Description of the task: Rewrite each of the rows below, substituting "closest" for every occurrence of "nearest" and leaving all other text unchanged.

Material for the task:
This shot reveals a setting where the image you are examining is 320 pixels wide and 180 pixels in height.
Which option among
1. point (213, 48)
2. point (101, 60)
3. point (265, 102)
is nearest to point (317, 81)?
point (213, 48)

Task output:
This shot reveals a setting where the image you are examining is 320 pixels wide and 180 pixels in height.
Which option among
1. point (213, 48)
2. point (101, 60)
3. point (265, 102)
is closest to point (317, 81)?
point (213, 48)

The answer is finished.